MONITORSULUT——-Komitmen Pemerintah Kota Manado dalam melindungi anak dan perempuan terus diwujudkan melalui berbagai program kolaboratif sepanjang tahun 2025.
Dinas Pemberdayaan Perempuan dan Perlindungan Anak (DP3A) Kota Manado secara konsisten menggelar koordinasi lintas sektor, pelatihan, dan edukasi berbasis komunitas untuk mencegah Kekerasan Terhadap Perempuan dan Anak (KTPA) serta Tindak Pidana Perdagangan Orang (TPPO).

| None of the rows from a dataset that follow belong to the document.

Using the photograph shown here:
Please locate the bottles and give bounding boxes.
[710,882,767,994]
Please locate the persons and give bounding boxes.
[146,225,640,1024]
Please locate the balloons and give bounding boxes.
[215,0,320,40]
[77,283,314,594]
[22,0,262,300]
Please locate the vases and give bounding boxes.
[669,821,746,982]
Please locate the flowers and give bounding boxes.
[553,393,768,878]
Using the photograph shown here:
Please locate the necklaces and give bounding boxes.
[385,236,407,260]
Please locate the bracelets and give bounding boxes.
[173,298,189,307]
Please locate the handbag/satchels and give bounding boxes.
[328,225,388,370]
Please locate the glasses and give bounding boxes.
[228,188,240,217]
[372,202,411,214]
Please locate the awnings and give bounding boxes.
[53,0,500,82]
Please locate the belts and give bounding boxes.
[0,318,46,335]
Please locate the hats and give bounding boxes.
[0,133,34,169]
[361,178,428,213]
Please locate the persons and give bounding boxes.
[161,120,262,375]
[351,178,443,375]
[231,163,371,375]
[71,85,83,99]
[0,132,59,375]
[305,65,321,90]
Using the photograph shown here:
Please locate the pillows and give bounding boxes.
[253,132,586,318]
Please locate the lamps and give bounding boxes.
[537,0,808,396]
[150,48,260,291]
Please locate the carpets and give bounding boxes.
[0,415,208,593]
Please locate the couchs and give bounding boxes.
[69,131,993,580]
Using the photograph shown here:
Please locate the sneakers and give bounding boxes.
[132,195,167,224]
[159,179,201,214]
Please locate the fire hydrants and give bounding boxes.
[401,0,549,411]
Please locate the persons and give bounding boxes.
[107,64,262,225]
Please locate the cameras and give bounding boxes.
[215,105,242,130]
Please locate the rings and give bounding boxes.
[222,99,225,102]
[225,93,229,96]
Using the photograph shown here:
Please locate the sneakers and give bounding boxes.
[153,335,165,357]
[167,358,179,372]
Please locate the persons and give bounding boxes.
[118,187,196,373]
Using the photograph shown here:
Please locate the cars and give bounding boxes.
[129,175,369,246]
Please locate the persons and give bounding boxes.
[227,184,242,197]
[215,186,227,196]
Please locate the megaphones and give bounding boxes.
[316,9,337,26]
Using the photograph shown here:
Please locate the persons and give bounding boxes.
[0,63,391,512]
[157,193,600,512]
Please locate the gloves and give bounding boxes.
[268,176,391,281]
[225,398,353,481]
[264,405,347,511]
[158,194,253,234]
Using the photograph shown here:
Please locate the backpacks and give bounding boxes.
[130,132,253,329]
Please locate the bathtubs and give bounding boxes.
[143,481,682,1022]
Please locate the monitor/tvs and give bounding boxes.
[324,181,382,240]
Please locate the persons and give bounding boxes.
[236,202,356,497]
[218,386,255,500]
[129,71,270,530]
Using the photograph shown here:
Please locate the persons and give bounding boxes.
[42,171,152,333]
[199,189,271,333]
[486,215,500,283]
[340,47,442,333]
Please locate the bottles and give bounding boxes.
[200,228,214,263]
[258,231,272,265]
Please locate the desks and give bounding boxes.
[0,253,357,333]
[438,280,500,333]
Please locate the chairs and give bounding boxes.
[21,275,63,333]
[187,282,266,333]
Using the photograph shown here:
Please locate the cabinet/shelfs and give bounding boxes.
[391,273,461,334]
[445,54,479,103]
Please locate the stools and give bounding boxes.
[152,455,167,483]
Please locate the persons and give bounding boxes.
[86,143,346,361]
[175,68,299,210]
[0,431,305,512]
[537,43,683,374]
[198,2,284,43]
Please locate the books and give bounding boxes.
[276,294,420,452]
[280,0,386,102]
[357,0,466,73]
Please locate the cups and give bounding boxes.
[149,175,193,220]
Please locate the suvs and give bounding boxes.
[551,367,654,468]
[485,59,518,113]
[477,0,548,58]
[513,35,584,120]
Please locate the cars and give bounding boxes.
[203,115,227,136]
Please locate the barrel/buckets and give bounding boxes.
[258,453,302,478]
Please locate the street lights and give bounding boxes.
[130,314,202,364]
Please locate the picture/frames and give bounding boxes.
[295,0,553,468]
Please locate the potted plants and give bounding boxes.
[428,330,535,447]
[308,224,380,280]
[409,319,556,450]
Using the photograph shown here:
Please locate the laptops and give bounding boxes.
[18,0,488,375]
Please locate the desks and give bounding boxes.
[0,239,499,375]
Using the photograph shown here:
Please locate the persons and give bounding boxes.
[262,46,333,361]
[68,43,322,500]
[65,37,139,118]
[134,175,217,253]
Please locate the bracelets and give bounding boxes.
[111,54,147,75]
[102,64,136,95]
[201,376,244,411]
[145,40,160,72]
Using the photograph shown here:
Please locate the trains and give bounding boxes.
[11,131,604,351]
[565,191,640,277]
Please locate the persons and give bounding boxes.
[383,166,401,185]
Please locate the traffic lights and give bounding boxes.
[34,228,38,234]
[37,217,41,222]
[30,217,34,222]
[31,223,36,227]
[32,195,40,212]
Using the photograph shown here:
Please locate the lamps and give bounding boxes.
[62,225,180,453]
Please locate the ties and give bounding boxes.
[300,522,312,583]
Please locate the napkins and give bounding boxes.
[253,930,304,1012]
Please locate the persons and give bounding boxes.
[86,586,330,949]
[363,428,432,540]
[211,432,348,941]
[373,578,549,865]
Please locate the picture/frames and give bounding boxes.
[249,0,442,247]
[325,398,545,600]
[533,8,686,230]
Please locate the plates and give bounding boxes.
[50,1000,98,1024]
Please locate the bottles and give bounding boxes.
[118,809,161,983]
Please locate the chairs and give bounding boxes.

Kadis DP3A, Lenda Pelealu, menegaskan bahwa upaya ini merupakan bagian dari komitmen Wali Kota dan Wakil Wali Kota Manado dalam memastikan hak anak terpenuhi, mulai dari pendidikan, kesehatan, hingga perlindungan dari eksploitasi ekonomi dan seksual sesuai UU Perlindungan Anak.
“Pemerintah hadir untuk memastikan anak-anak mendapatkan hak mereka dan terhindar dari praktik-praktik yang merugikan,” ujarnya.

Program koordinasi lintas sektor yang digelar di berbagai kecamatan seperti Sario, Paal Dua, Bunaken, dan Sekolah Eben Heazer menekankan pentingnya kolaborasi antara aparat penegak hukum, Pol PP, Dinsos, tenaga pendidik, tokoh masyarakat, serta mitra komunitas.
Pol PP secara aktif melakukan penjangkauan, sementara DP3A bersama Dinsos melakukan asesmen kasus dan pemetaan wilayah rawan secara terpadu.
Selain itu, DP3A juga menekankan pentingnya peran masyarakat. Kegiatan edukasi dan pemberdayaan warga, seperti yang dilakukan di Kelurahan Tongkaina dan UPTD PPA, membekali masyarakat dengan pengetahuan tanda-tanda kekerasan, mekanisme pelaporan resmi, serta sistem pengawasan berbasis komunitas. Narasumber dari Selaksa Kasih dan Wale Jiva membimbing warga untuk membangun lingkungan aman dan responsif.

Melalui pendekatan partisipatif dan berkelanjutan ini, DP3A berharap setiap anak dan perempuan di Kota Manado dapat tumbuh dan berkembang dalam lingkungan yang aman, nyaman, dan bebas dari kekerasan.
Program-program ini menunjukkan bahwa perlindungan anak bukan sekadar tanggung jawab pemerintah, tetapi upaya bersama seluruh elemen masyarakat.